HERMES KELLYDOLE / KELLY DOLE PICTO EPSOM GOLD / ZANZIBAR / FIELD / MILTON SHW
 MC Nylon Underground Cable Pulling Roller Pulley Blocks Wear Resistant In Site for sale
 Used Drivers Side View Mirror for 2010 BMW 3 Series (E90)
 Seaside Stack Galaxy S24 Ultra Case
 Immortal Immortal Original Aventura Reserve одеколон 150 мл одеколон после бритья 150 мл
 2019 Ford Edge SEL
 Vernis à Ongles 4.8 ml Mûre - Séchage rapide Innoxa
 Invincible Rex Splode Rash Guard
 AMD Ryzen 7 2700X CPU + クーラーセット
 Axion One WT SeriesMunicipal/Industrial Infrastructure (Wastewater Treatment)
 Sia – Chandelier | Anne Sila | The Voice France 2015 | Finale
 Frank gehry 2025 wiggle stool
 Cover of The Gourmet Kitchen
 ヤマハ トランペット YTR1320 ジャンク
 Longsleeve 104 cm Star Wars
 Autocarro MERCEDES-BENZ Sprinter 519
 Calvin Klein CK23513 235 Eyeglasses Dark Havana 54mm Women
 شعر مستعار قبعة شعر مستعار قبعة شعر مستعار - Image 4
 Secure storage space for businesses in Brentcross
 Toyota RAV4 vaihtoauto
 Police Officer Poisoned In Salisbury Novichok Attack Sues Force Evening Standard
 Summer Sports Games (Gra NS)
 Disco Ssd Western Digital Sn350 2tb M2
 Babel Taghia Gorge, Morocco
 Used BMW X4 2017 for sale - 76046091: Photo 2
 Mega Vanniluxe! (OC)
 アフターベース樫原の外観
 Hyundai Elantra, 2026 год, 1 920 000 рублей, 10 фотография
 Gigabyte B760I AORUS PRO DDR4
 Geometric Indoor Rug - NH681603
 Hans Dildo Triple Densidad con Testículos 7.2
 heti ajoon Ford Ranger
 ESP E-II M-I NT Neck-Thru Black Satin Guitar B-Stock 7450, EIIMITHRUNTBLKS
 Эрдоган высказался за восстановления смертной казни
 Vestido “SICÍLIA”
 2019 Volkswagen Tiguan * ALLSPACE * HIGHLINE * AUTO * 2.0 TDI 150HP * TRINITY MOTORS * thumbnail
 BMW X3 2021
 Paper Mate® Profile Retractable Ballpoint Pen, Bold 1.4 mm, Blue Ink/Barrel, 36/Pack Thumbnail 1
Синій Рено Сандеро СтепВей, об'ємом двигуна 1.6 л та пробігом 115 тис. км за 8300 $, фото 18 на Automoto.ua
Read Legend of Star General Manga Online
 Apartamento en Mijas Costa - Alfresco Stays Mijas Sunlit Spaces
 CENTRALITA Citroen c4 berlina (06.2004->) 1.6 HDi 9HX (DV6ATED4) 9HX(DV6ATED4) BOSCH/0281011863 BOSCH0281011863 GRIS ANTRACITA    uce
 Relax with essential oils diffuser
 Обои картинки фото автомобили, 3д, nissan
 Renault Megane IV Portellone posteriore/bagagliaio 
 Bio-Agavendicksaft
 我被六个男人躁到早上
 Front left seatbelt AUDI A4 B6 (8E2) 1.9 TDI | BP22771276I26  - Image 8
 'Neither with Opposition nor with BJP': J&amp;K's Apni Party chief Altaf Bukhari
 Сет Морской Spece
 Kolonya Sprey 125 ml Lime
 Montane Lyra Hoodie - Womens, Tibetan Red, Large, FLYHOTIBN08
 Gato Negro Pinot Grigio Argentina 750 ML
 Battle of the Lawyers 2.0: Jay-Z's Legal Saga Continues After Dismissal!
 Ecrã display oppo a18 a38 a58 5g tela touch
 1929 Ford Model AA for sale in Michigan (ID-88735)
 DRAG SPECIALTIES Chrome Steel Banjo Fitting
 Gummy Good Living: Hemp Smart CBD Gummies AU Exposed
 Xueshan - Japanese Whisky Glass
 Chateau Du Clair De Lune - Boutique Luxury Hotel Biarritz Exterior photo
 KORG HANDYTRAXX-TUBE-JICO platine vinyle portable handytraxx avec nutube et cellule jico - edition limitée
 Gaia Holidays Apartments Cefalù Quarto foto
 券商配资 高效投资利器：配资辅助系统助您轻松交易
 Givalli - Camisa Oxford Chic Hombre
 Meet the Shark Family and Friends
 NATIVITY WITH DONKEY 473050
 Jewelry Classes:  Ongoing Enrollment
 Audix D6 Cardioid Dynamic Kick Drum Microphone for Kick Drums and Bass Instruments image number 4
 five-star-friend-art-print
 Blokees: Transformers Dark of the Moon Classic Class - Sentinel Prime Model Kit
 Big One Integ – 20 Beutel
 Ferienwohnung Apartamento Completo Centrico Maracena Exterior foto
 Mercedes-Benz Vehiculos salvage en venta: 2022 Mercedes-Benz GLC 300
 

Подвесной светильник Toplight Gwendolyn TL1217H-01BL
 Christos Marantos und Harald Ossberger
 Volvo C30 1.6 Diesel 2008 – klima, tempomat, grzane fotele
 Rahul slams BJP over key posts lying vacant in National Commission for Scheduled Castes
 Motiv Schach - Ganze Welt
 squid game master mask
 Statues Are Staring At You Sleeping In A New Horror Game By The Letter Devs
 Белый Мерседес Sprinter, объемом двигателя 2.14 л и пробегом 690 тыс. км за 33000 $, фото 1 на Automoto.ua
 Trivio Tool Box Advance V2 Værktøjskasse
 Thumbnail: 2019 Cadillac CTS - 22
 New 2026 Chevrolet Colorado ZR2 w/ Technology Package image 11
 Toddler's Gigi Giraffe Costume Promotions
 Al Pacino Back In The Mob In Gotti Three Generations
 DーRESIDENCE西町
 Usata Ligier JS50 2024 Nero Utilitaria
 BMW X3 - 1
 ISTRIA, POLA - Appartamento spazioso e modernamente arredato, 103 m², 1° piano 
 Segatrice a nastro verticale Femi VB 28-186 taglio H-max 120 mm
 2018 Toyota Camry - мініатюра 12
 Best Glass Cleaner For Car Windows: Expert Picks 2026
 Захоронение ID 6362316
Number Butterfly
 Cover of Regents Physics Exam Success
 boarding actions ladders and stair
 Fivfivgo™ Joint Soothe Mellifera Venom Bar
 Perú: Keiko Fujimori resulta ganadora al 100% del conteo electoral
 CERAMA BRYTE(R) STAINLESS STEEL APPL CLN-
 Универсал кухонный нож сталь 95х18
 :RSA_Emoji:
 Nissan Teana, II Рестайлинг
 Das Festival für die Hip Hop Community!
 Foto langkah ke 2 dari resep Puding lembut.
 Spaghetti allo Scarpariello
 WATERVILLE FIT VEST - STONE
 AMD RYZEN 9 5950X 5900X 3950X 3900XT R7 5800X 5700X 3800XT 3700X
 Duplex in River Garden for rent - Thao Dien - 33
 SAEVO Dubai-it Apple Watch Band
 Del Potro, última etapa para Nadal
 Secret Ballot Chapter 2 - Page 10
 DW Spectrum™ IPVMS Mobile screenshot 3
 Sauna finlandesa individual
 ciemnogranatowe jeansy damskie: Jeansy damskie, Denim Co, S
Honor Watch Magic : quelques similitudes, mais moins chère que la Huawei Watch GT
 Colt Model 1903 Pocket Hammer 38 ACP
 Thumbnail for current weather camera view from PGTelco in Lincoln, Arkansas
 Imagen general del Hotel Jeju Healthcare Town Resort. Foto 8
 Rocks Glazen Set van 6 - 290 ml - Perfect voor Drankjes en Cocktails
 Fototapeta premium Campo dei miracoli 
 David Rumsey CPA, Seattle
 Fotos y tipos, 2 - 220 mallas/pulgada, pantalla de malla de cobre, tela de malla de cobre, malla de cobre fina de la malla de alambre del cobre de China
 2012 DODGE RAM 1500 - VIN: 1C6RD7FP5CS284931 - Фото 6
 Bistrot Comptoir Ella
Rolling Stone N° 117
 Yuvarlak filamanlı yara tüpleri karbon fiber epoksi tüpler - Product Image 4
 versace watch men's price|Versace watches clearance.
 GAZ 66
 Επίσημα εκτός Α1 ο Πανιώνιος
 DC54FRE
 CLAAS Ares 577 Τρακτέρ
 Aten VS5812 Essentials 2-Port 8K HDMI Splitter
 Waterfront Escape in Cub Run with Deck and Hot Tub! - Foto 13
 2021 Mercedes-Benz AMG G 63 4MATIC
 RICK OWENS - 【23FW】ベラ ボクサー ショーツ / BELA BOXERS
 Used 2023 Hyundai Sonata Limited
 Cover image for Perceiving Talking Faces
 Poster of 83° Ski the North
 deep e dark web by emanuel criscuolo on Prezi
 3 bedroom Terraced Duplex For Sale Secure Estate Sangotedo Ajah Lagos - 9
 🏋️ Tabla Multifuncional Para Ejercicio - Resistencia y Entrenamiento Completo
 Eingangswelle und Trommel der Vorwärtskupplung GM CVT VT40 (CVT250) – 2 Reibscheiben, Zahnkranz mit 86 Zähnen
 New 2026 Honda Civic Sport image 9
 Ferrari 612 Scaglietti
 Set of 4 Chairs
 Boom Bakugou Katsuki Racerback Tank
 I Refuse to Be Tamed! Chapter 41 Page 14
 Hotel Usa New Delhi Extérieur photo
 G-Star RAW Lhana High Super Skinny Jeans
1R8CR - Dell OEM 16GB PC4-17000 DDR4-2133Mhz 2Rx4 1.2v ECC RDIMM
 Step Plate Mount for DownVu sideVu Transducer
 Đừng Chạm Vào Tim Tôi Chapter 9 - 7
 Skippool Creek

» **WHAT THIS TASK INVOLVES**
Reproduce verbatim only the lines from the one holding "Cover image for Perceiving Talking Faces" through the end of the records.

» **FINAL ANSWER**
 Cover image for Perceiving Talking Faces
 Poster of 83° Ski the North
 deep e dark web by emanuel criscuolo on Prezi
 3 bedroom Terraced Duplex For Sale Secure Estate Sangotedo Ajah Lagos - 9
 🏋️ Tabla Multifuncional Para Ejercicio - Resistencia y Entrenamiento Completo
 Eingangswelle und Trommel der Vorwärtskupplung GM CVT VT40 (CVT250) – 2 Reibscheiben, Zahnkranz mit 86 Zähnen
 New 2026 Honda Civic Sport image 9
 Ferrari 612 Scaglietti
 Set of 4 Chairs
 Boom Bakugou Katsuki Racerback Tank
 I Refuse to Be Tamed! Chapter 41 Page 14
 Hotel Usa New Delhi Extérieur photo
 G-Star RAW Lhana High Super Skinny Jeans
1R8CR - Dell OEM 16GB PC4-17000 DDR4-2133Mhz 2Rx4 1.2v ECC RDIMM
 Step Plate Mount for DownVu sideVu Transducer
 Đừng Chạm Vào Tim Tôi Chapter 9 - 7
 Skippool Creek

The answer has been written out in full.